[START OF EXERCISE MATERIAL]

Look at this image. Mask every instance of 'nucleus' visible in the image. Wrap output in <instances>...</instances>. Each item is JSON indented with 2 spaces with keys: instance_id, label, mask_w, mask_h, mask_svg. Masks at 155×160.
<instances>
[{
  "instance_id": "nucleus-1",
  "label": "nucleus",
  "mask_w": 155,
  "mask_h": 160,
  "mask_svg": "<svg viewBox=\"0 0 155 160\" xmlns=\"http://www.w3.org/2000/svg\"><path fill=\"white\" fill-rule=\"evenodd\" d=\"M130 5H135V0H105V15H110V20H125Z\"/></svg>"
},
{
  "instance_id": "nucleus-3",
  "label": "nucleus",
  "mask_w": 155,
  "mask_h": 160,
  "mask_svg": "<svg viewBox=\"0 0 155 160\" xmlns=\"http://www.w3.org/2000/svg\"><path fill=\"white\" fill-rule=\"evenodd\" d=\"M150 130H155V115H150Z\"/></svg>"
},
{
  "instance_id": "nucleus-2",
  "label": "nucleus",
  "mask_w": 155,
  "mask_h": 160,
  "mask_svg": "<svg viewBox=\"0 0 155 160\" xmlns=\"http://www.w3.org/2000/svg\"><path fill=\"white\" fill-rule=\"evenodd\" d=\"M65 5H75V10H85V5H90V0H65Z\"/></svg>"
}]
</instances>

[END OF EXERCISE MATERIAL]

Write out every one of the lines above, character for character, with nothing changed.

(THE RESULT)
Look at this image. Mask every instance of 'nucleus' visible in the image. Wrap output in <instances>...</instances>. Each item is JSON indented with 2 spaces with keys: instance_id, label, mask_w, mask_h, mask_svg. Masks at 155×160.
<instances>
[{
  "instance_id": "nucleus-1",
  "label": "nucleus",
  "mask_w": 155,
  "mask_h": 160,
  "mask_svg": "<svg viewBox=\"0 0 155 160\" xmlns=\"http://www.w3.org/2000/svg\"><path fill=\"white\" fill-rule=\"evenodd\" d=\"M130 5H135V0H105V15H110V20H125Z\"/></svg>"
},
{
  "instance_id": "nucleus-3",
  "label": "nucleus",
  "mask_w": 155,
  "mask_h": 160,
  "mask_svg": "<svg viewBox=\"0 0 155 160\" xmlns=\"http://www.w3.org/2000/svg\"><path fill=\"white\" fill-rule=\"evenodd\" d=\"M150 130H155V115H150Z\"/></svg>"
},
{
  "instance_id": "nucleus-2",
  "label": "nucleus",
  "mask_w": 155,
  "mask_h": 160,
  "mask_svg": "<svg viewBox=\"0 0 155 160\" xmlns=\"http://www.w3.org/2000/svg\"><path fill=\"white\" fill-rule=\"evenodd\" d=\"M65 5H75V10H85V5H90V0H65Z\"/></svg>"
}]
</instances>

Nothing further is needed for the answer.